--- Extracted records ---
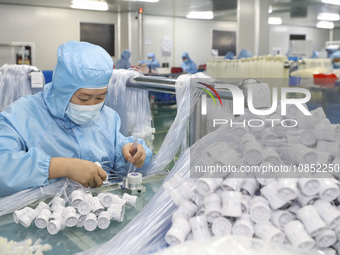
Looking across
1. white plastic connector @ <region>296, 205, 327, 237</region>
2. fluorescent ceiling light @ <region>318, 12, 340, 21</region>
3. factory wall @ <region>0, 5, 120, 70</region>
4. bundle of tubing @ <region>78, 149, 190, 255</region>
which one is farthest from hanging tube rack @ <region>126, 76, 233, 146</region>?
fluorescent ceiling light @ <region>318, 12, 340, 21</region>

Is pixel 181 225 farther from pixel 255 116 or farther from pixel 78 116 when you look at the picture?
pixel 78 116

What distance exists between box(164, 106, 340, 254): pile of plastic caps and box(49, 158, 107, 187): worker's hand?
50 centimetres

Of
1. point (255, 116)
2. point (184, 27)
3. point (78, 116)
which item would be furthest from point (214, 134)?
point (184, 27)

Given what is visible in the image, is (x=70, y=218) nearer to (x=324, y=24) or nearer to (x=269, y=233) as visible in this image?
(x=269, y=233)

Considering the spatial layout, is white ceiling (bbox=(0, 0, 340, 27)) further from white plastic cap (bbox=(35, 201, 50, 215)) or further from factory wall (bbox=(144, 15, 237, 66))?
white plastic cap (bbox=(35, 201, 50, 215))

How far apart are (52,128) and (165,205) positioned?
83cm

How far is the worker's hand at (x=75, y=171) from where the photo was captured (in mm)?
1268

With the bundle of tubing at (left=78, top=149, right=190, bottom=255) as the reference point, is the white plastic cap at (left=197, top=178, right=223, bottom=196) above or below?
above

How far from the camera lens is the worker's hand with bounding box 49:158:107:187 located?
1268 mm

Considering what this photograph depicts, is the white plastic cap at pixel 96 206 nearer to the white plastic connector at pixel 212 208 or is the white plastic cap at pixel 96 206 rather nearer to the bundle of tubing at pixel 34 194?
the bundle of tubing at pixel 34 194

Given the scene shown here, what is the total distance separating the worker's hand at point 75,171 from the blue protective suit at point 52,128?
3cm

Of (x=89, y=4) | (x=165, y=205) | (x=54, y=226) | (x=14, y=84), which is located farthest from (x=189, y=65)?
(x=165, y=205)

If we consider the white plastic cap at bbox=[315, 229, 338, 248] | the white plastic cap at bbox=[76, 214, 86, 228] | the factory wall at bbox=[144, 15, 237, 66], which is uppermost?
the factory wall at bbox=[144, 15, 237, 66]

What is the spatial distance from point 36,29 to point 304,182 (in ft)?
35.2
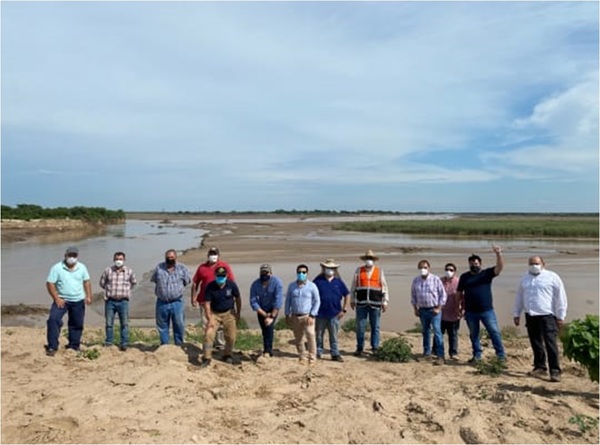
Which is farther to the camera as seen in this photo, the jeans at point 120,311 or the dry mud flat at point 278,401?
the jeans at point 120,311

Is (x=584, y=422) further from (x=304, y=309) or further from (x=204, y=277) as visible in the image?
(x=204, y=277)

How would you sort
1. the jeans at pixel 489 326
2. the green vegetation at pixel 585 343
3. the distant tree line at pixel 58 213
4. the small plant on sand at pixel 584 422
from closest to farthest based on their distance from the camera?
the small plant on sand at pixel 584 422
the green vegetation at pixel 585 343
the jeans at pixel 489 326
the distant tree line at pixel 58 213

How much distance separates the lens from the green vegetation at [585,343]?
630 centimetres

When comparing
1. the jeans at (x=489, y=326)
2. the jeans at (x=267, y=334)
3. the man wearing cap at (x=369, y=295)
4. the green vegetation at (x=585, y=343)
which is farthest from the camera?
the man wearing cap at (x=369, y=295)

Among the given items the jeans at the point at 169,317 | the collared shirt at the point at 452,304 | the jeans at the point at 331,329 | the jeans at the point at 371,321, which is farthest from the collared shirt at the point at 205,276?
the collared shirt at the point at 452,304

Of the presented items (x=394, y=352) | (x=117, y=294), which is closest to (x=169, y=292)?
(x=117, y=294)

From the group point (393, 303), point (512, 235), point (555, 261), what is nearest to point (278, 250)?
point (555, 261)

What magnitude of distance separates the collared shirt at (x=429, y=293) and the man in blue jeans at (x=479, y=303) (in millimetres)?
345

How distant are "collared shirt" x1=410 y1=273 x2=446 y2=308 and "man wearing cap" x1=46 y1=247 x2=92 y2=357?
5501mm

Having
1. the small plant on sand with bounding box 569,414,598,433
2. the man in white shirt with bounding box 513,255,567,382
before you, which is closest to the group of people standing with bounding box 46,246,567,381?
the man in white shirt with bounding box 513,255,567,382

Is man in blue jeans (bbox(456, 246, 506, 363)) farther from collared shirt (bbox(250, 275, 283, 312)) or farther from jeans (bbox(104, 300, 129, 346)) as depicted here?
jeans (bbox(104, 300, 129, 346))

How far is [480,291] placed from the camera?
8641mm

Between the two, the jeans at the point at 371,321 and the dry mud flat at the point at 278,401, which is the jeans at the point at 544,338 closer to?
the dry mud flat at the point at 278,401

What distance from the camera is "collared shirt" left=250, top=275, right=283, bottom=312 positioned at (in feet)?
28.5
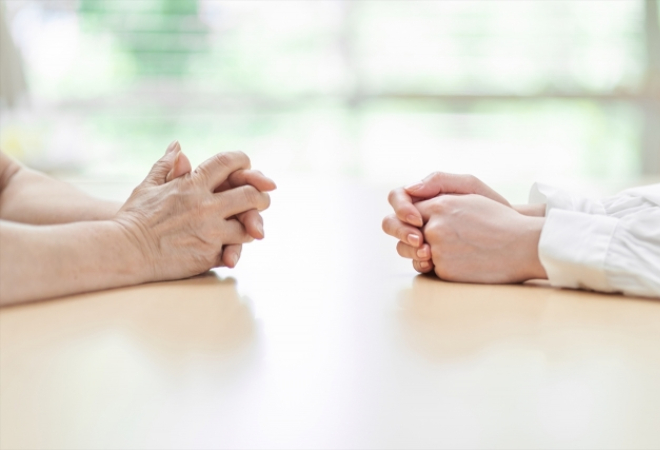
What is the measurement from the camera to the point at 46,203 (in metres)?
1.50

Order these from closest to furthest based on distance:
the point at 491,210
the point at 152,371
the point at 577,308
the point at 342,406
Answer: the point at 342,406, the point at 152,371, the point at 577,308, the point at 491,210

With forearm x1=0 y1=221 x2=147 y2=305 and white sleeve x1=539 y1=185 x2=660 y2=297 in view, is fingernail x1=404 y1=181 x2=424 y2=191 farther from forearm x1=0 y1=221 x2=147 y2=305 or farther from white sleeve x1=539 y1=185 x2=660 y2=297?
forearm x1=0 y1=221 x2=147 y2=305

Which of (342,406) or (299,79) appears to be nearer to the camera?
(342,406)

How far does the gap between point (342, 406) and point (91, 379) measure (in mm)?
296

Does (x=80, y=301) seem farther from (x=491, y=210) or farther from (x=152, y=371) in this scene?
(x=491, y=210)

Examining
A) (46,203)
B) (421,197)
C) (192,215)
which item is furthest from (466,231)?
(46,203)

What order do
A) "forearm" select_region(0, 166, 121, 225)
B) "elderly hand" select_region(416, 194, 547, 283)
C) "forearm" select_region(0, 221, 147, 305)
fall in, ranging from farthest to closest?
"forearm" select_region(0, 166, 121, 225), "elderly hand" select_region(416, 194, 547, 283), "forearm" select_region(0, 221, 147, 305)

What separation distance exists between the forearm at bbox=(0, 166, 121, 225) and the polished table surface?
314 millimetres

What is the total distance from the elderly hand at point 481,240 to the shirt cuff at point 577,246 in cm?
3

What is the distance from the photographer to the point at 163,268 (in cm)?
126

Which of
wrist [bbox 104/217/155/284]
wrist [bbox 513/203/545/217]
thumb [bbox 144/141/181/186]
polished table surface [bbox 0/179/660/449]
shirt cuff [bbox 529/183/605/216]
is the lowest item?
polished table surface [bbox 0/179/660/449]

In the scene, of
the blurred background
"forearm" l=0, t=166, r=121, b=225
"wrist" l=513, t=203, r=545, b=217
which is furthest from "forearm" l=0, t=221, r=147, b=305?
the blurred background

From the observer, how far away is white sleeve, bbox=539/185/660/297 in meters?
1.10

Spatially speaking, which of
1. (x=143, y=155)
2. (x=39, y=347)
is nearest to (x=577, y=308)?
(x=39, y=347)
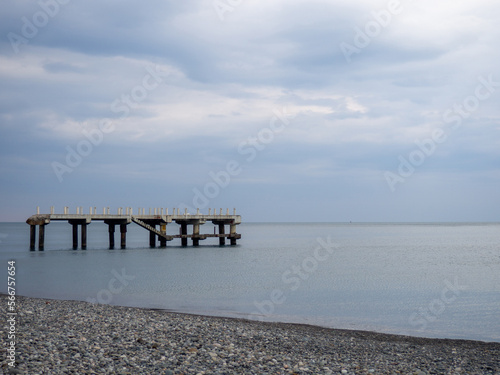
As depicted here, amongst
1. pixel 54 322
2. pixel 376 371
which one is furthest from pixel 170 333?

--- What you need to do ---
Make an exact copy of the lines above, starting at the line that contains "With forearm x1=0" and running through the final line of the entries. Omit the pictures.

--- Result ---
With forearm x1=0 y1=221 x2=147 y2=305 and white sleeve x1=539 y1=185 x2=660 y2=297 in view, is fingernail x1=404 y1=181 x2=424 y2=191 farther from forearm x1=0 y1=221 x2=147 y2=305 or farther from white sleeve x1=539 y1=185 x2=660 y2=297?
forearm x1=0 y1=221 x2=147 y2=305

Which of (342,406) or (299,79) appears to be nearer to the camera?
(342,406)

How far does the gap between point (342, 406) and point (91, 379) measure (in mm)?
296

Does (x=80, y=301) seem farther from (x=491, y=210) or farther from (x=152, y=371) in this scene?
(x=491, y=210)

Examining
A) (46,203)
B) (421,197)
C) (192,215)
which item is furthest from (466,231)?
(46,203)

What order do
A) "forearm" select_region(0, 166, 121, 225)
B) "elderly hand" select_region(416, 194, 547, 283)
C) "forearm" select_region(0, 221, 147, 305)
fall in, ranging from farthest to closest?
"forearm" select_region(0, 166, 121, 225), "elderly hand" select_region(416, 194, 547, 283), "forearm" select_region(0, 221, 147, 305)

What separation distance exists between the forearm at bbox=(0, 166, 121, 225) and the polished table surface?
314 millimetres

What is the total distance from the elderly hand at point 481,240 to the shirt cuff at point 577,246 in cm?
3

What is the distance from the photographer to the point at 163,268 (in cm)?
126

Which of
wrist [bbox 104/217/155/284]
wrist [bbox 513/203/545/217]
thumb [bbox 144/141/181/186]
polished table surface [bbox 0/179/660/449]
shirt cuff [bbox 529/183/605/216]
is the lowest item?
polished table surface [bbox 0/179/660/449]

In the scene, of
the blurred background
"forearm" l=0, t=166, r=121, b=225
"wrist" l=513, t=203, r=545, b=217
which is furthest from "forearm" l=0, t=221, r=147, b=305?
the blurred background

From the observer, how far away is white sleeve, bbox=539/185/660/297 in meters?
1.10

Spatially speaking, which of
1. (x=143, y=155)
2. (x=39, y=347)
is nearest to (x=577, y=308)?
(x=39, y=347)
As depicted here, amongst
1. pixel 54 322
2. pixel 376 371
which one is furthest from pixel 170 333?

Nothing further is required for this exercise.